While more sound the alarm on the economy’s potential dip into a recession, investors could turn to inverse or bearish exchange traded fund strategies to hedge further risks.
After the Federal Reserve executed a 75 basis point interest rate hike in response to the spike in inflation with more expected ahead, more observers are warning of a potential fall toward a recession, and many doubt that the sell-off in the equities market will abate without a clear turning point in inflation data, Reuters reported.
“Volatility is going to stay high, which makes market participants including myself less interested in taking risk in general,” Steve Bartolini, a bond fund manager at T. Rowe Price, told Reuters.
According to data from Bespoke Investment Group, a recession could mean more pain for the equity markets, since bear markets accompanied by recession are typically longer and steeper, with a median decline of about 35%. The S&P 500 is already in a bear market after falling 22.2% year-to-date.
# # # #
What you have to do: Reproduce the recession passage between "While more sound" and "hedge further risks.", inclusive, with "investors" changed to "traders".

Provided material:
# # # #
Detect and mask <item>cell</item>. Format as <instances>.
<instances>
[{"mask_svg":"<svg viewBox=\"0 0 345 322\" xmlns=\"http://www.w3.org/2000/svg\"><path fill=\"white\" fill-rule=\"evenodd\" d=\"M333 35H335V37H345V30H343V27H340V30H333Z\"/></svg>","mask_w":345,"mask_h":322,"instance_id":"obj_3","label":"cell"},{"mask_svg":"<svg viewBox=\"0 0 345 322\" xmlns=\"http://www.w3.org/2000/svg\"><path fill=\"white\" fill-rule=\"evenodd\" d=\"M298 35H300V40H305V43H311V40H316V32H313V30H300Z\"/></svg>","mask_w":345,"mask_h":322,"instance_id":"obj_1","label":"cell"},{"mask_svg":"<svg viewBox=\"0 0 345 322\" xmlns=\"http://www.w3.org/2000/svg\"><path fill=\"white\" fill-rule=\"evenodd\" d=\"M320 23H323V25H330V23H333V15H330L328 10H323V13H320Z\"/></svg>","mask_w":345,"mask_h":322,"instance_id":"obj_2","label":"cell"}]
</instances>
# # # #
Exercise answer:
While more sound the alarm on the economy’s potential dip into a recession, traders could turn to inverse or bearish exchange traded fund strategies to hedge further risks.